═══ Document passage ═══
AI Insight
StateXDiff is a computational framework that predicts how individual cells respond to drug treatments by combining gene expression data (transcriptomics) with inferred protein-level information within a diffusion-based generative model. The system introduces two key innovations: a Virtual Multimodal Cell State that enriches RNA-based cellular representations with protein context, and a Mechanism-aware Drug-Gene Template that integrates multi-source biological knowledge to better represent drug actions. Evaluated across three challenging out-of-distribution scenarios — unseen cell lines, unseen drugs, and drug combinations — StateXDiff demonstrates improved generalization compared to existing approaches.
Why it matters
Accurate prediction of single-cell drug responses could accelerate drug discovery and reduce costly experimental screening by enabling virtual testing of drug effects across diverse cell types. This is particularly relevant for personalized medicine, where understanding cell-state-specific drug responses is critical.
═══
**Task set:**
• A. Using the StateXDiff summary, say whether each statement agrees with it. Answer yes or no, and quote the words that decide it. (i) StateXDiff was tested on unseen cell lines, unseen drugs, and drug combinations. (ii) StateXDiff works with protein data measured directly in lab experiments. (iii) StateXDiff has already replaced experimental screening.
• B. Copy the stretch of the StateXDiff summary from "Why it matters" through "responses is critical." word for word.
═══ Dataset records ═══
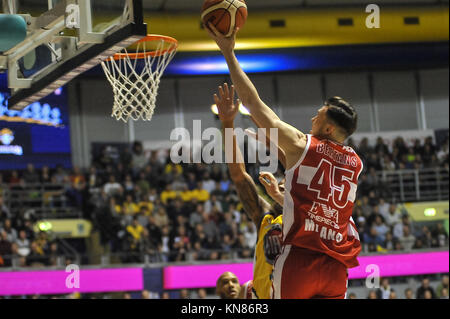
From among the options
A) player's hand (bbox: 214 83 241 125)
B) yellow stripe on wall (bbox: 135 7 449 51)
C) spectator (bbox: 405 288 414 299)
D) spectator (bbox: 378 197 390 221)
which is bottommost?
spectator (bbox: 405 288 414 299)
═══
**Exercise responses:**
• A.
(i) Yes: "Evaluated across three challenging out-of-distribution scenarios — unseen cell lines, unseen drugs, and drug combinations"
(ii) No: "combining gene expression data (transcriptomics) with inferred protein-level information"
(iii) No: "could accelerate drug discovery and reduce costly experimental screening"

• B.
Why it matters
Accurate prediction of single-cell drug responses could accelerate drug discovery and reduce costly experimental screening by enabling virtual testing of drug effects across diverse cell types. This is particularly relevant for personalized medicine, where understanding cell-state-specific drug responses is critical.